## About this task
Please write out every line of the material below again, word for word, without the pictures.

## Records shown
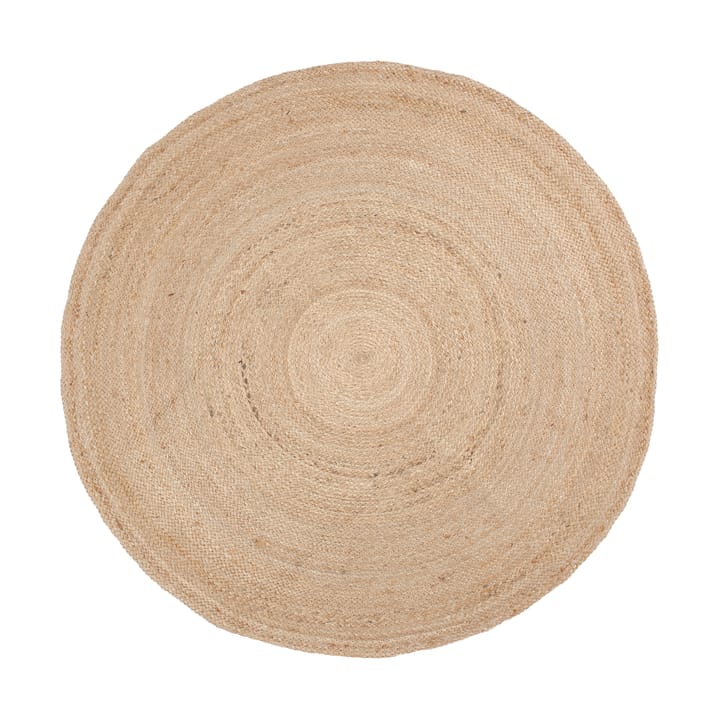 Dywan Elin natural - Ø125 cm - Dixie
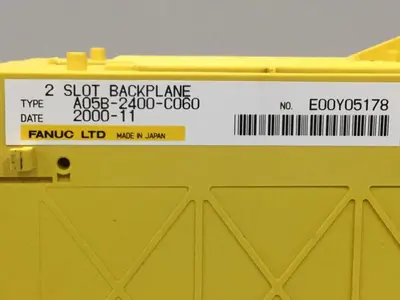 USED FANUC A05B-2400-C060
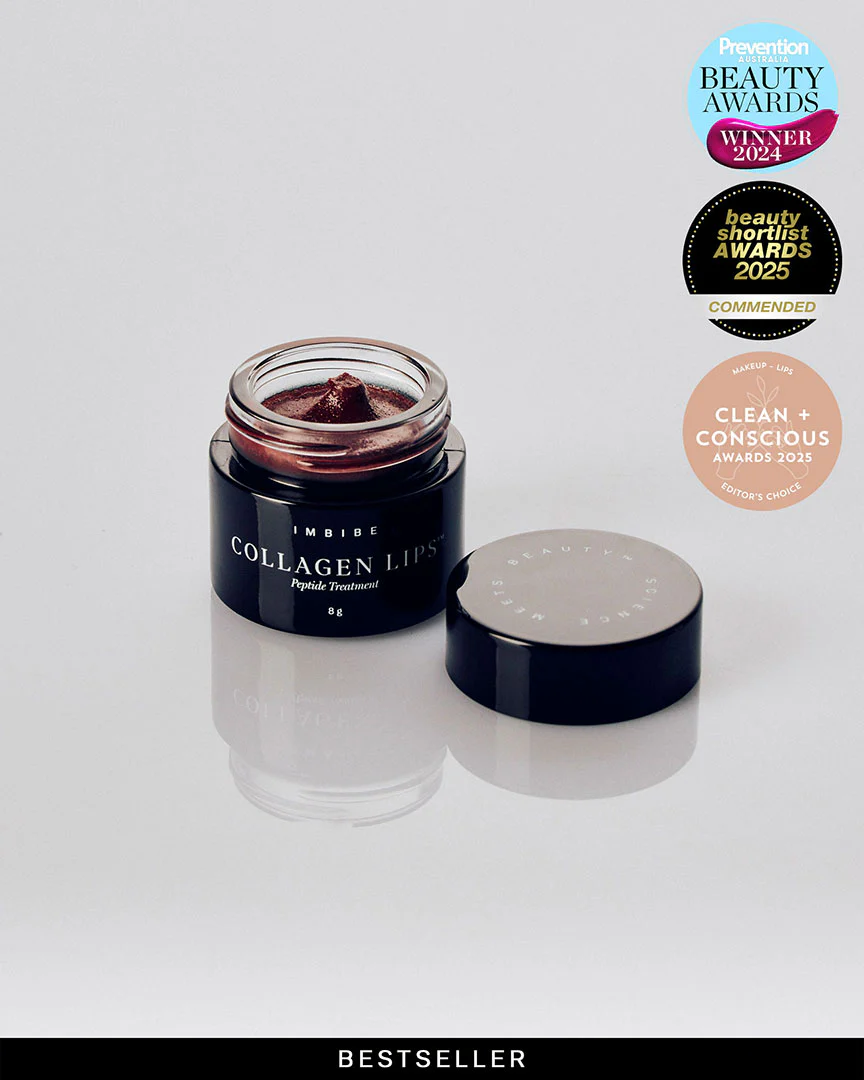 Collagen Lips - Image 12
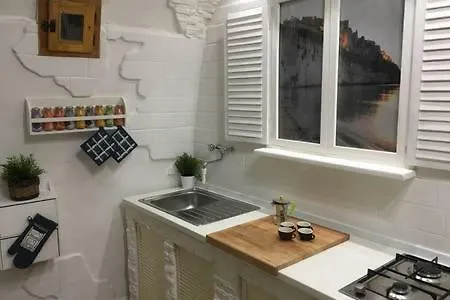 아파트 Relax Nel Cuore Del Centro Storico
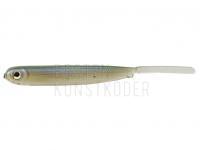 Gummifisch Tiemco PDL Super Shad Shape 4 inch ECO - 09 Inlet Magic BESTEN KUNSTKODER Angelshop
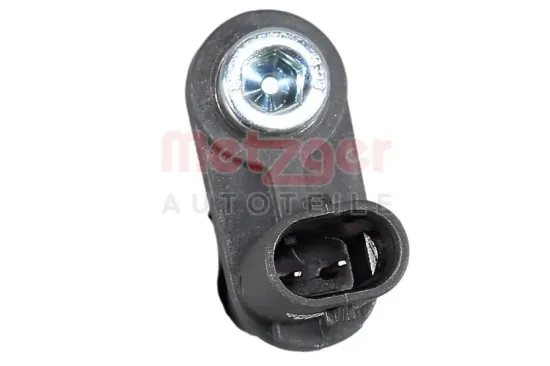 Sensor, Raddrehzahl Hinterachse links Hinterachse rechts METZGER AUTOTEILE 09001575 Bild Sensor, Raddrehzahl Hinterachse links Hinterachse rechts METZGER AUTOTEILE 09001575
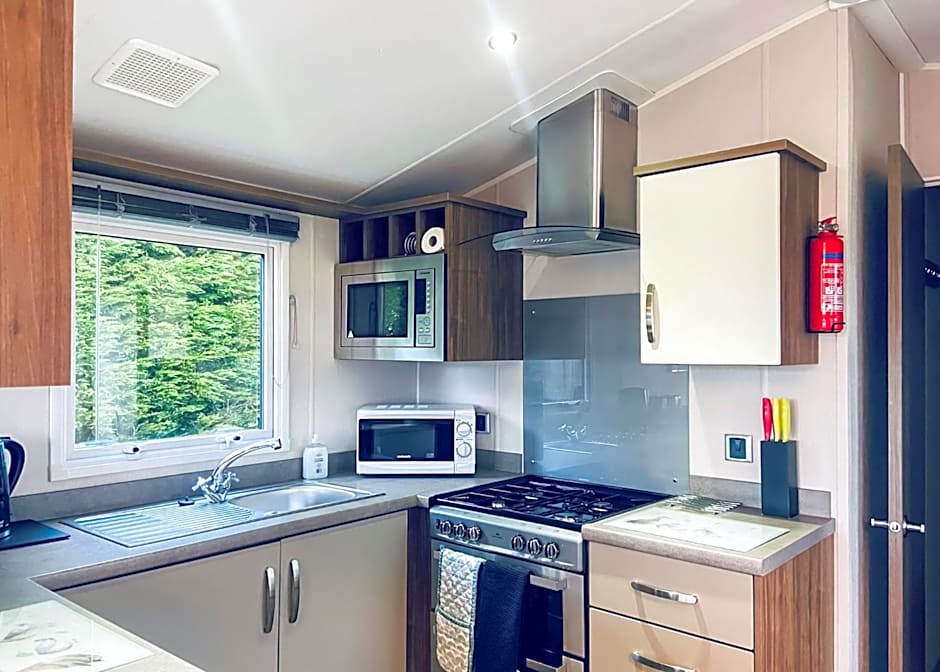 Whitecairn Holiday Park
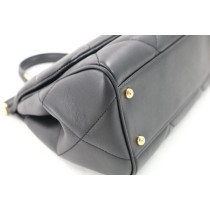 Dolce & Gabbana Miss Sicily Soft Pelle Nera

## Reply
 Dywan Elin natural - Ø125 cm - Dixie
 USED FANUC A05B-2400-C060
 Collagen Lips - Image 12
 아파트 Relax Nel Cuore Del Centro Storico
 Gummifisch Tiemco PDL Super Shad Shape 4 inch ECO - 09 Inlet Magic BESTEN KUNSTKODER Angelshop
 Sensor, Raddrehzahl Hinterachse links Hinterachse rechts METZGER AUTOTEILE 09001575 Bild Sensor, Raddrehzahl Hinterachse links Hinterachse rechts METZGER AUTOTEILE 09001575
 Whitecairn Holiday Park
 Dolce & Gabbana Miss Sicily Soft Pelle Nera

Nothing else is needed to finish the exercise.